Hacker News new | ask | show | jobs
by nefitty 1658 days ago
There are open versions of GPT so presumably, one could train an open version of Codex. It would be really terrible if Codex was made inaccessible to swaths of people in the name of commercial interests.
1 comments

GitHub sent OpenAI something like 57 terabytes of data from GitHub. Good luck scraping that.

(I helped build The Pile, the largest openly-available text dataset.)

You're right that you theoretically can do this, but doing it in practice requires either funding or time.

Yeah, I thought of mentioning that but wasn't sure how in the weeds anyone would want to go lol Besides, I'm optimistic about what an enterprising individual is capable of when faced with those sorts of limits... It's those clear bounds that set creativity free.
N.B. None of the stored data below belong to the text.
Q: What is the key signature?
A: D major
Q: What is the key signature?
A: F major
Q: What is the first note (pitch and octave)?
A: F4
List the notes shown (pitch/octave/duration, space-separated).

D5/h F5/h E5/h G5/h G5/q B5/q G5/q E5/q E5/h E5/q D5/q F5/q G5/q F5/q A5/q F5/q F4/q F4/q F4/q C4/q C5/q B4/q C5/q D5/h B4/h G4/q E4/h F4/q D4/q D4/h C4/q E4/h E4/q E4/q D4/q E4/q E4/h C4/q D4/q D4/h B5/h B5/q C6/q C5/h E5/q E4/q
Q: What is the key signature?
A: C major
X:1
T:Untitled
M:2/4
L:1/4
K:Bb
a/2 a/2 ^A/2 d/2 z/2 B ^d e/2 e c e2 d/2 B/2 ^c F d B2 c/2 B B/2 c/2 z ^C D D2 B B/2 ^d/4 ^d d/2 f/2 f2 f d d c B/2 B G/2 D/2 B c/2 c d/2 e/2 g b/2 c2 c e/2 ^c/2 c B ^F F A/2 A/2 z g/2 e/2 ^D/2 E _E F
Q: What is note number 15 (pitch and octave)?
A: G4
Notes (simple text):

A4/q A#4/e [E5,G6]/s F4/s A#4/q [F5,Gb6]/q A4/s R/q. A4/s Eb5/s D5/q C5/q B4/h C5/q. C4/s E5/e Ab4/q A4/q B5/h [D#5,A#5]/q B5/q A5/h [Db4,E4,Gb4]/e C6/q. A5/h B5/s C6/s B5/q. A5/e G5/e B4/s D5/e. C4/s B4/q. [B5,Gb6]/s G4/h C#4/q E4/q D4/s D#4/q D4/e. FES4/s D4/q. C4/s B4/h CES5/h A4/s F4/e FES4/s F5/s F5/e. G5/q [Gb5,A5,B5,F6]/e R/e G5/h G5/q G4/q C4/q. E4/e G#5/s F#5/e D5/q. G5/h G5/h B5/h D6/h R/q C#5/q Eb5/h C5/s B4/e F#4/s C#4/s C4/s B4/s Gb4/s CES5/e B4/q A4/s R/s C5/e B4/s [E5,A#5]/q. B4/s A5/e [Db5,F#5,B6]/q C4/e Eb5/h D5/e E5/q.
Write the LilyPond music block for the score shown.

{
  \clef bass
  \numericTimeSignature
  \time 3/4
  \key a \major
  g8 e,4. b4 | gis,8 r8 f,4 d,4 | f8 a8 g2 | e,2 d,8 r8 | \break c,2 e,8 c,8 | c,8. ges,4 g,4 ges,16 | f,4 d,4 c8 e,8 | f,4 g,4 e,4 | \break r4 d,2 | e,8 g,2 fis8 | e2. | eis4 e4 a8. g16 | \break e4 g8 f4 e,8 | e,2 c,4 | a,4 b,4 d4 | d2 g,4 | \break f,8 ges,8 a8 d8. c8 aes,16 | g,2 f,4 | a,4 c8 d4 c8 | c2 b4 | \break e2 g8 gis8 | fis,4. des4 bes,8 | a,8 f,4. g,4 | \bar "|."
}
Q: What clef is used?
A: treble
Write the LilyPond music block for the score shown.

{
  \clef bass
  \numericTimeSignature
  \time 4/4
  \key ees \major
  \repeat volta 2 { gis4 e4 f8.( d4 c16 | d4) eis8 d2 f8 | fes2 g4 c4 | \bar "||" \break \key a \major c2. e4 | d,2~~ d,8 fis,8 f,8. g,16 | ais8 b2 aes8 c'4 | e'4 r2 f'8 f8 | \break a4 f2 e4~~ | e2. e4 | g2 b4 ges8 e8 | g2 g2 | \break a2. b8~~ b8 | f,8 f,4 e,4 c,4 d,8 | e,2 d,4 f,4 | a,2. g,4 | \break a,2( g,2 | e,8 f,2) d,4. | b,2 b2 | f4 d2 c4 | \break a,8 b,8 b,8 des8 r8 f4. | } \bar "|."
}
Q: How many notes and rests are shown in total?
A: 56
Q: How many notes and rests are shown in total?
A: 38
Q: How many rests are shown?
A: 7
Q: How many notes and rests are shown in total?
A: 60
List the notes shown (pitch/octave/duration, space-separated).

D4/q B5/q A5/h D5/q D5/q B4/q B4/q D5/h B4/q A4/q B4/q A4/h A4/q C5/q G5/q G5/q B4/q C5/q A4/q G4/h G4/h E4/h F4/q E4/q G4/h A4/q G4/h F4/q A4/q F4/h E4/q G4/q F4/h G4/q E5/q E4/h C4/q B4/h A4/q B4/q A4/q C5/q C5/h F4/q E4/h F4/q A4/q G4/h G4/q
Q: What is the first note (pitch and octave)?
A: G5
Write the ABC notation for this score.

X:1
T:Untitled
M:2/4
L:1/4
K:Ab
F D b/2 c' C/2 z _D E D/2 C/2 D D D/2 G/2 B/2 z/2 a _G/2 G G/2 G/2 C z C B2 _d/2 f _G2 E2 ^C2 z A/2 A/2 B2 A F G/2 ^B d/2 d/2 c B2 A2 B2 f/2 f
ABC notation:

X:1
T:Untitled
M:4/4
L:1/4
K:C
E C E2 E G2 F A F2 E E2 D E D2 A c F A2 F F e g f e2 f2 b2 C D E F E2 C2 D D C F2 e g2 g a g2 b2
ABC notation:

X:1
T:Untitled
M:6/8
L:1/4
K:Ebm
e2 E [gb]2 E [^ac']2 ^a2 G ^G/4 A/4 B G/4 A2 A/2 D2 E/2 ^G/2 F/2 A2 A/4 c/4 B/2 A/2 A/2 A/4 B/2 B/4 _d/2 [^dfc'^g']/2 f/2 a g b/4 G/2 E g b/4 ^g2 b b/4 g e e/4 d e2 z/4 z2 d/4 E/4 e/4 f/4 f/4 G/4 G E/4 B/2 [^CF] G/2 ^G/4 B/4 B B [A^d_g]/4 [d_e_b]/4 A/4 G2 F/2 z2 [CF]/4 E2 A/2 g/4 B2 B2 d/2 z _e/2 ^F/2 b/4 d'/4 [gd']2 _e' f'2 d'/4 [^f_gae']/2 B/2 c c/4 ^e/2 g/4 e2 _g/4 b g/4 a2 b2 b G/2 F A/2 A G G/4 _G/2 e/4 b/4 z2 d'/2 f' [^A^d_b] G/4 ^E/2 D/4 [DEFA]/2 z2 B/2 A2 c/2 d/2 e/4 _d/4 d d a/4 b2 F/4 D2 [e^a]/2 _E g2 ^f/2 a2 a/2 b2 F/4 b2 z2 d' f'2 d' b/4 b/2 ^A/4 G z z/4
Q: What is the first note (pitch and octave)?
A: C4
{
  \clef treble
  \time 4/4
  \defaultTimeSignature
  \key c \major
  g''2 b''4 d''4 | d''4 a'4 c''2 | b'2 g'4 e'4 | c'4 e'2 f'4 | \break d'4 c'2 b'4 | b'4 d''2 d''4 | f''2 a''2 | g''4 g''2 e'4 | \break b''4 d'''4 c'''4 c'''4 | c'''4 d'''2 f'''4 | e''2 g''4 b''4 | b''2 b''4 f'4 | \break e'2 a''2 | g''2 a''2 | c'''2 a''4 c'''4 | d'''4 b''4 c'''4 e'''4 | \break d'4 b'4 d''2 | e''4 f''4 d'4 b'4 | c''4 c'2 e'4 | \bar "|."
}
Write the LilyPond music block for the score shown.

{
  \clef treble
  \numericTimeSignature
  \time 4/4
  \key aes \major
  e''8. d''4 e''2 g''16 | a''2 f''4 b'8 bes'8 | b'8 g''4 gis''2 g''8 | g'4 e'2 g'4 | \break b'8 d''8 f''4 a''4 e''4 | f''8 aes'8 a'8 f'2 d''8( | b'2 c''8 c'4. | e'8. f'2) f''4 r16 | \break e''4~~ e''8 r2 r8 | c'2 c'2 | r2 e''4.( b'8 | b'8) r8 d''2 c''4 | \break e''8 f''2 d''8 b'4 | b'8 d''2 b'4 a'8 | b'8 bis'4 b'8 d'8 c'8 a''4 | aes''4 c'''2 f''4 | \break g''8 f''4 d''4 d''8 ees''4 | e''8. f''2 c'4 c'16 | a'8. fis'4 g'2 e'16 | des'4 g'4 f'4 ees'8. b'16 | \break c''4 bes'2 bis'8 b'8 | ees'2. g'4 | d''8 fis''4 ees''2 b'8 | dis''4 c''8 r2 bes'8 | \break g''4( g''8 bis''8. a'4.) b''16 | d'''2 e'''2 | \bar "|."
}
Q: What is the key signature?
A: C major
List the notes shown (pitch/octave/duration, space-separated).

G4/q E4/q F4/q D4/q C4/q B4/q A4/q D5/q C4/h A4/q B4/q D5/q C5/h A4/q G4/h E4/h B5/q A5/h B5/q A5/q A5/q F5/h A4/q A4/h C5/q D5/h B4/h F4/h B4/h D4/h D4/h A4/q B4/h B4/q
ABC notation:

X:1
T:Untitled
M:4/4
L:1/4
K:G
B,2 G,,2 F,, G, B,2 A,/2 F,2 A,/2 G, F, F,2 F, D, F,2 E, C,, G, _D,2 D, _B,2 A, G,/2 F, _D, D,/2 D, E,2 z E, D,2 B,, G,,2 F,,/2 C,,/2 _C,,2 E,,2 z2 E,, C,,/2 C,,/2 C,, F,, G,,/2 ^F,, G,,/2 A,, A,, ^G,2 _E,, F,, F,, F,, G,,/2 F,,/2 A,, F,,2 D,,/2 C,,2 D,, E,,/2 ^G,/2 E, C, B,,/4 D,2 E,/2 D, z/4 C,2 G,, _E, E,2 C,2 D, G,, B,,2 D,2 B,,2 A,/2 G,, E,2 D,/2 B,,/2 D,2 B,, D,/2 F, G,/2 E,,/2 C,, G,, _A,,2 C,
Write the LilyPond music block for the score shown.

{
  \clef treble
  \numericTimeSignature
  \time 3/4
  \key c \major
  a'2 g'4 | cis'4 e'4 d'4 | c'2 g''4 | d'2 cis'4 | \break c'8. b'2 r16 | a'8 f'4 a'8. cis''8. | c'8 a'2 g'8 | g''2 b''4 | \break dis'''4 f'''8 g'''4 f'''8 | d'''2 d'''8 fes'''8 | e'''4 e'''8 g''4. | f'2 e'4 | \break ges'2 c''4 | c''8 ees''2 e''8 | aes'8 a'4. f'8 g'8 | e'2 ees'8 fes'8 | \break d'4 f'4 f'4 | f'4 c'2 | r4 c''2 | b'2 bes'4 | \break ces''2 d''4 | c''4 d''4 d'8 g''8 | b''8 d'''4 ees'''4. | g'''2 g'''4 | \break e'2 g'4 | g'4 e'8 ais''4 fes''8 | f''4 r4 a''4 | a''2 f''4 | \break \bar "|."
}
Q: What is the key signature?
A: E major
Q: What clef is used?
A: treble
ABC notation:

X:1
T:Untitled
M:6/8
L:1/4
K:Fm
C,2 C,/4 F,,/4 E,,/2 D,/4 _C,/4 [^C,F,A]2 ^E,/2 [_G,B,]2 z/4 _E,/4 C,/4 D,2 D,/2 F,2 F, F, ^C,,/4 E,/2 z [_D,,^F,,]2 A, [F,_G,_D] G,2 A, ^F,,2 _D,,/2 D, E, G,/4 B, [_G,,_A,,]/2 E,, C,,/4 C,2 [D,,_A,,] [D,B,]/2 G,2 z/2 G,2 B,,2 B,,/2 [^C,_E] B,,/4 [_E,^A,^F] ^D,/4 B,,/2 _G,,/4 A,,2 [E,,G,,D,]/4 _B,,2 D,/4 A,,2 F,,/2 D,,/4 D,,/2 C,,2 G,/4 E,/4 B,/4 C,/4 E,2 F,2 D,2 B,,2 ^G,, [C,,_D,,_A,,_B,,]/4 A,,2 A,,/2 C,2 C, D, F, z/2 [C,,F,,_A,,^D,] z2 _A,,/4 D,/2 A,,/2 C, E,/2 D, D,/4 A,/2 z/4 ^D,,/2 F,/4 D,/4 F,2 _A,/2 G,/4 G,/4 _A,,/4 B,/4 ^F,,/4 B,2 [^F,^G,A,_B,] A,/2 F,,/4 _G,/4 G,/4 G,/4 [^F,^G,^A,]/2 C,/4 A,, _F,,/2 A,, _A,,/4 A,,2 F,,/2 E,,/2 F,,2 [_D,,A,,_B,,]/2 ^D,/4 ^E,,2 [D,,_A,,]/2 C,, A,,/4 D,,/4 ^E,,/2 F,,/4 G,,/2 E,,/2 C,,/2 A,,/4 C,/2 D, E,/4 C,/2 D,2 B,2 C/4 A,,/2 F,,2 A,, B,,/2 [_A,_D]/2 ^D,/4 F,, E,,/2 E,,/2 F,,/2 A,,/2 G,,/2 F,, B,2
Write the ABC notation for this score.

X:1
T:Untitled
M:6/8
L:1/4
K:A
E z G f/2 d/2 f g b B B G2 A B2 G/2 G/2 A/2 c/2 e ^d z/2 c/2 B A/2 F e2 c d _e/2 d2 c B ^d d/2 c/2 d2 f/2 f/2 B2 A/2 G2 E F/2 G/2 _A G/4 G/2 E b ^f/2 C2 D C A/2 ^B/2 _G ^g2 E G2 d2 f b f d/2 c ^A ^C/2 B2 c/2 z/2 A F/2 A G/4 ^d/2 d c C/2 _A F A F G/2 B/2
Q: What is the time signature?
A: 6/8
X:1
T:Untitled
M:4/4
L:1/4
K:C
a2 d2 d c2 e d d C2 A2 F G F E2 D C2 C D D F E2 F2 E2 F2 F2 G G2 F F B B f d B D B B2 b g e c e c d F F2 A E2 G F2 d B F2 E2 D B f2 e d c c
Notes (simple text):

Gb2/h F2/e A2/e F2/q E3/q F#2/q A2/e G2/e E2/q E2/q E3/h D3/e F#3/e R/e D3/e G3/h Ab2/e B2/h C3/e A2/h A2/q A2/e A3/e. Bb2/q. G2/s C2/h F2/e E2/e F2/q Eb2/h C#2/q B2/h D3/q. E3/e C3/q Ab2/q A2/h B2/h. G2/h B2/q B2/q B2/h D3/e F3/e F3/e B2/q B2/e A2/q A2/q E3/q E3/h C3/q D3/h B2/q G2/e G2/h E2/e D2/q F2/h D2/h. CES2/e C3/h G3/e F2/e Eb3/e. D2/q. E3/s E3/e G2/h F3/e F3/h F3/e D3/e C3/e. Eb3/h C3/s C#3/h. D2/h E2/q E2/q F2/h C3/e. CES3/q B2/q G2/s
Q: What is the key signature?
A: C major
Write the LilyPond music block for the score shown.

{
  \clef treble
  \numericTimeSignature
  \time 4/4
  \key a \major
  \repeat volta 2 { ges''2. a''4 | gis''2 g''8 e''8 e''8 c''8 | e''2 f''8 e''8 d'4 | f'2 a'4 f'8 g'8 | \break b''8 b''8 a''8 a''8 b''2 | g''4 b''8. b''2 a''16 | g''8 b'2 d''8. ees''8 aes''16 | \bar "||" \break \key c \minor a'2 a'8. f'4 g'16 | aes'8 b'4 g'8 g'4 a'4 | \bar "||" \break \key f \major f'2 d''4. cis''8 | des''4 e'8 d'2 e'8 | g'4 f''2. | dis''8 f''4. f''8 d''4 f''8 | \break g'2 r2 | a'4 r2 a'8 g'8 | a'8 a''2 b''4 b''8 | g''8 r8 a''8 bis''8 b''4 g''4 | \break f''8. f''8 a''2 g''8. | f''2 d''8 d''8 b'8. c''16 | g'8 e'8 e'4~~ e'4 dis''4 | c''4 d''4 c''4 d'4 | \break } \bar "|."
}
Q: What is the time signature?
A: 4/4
By the way, I'm so fucking stoked that Shawn Presser of The Pile responded to me. Your work is proto-solarpunk incarnate. Really amazing contributions dude, can't wait to see what's next.

I'm really happy to hear that. Thank you.

When I started out, I only wanted to make some small contribution somewhere. It's really surreal that there are people rooting for me now. I'll do my best to continue to contribute in ways that I can.

You can too, by the way. There's not a lot of difference between me and you. I believe in you.

I was literally sitting here trying to stop the waves of sadness I'm feeling from not meeting my own expectations. Bumping into a kindred spirit that's getting shit done really helps. Thank you for the nudge.
No stress, friend :) Remember, small contributions really matter! You can do it!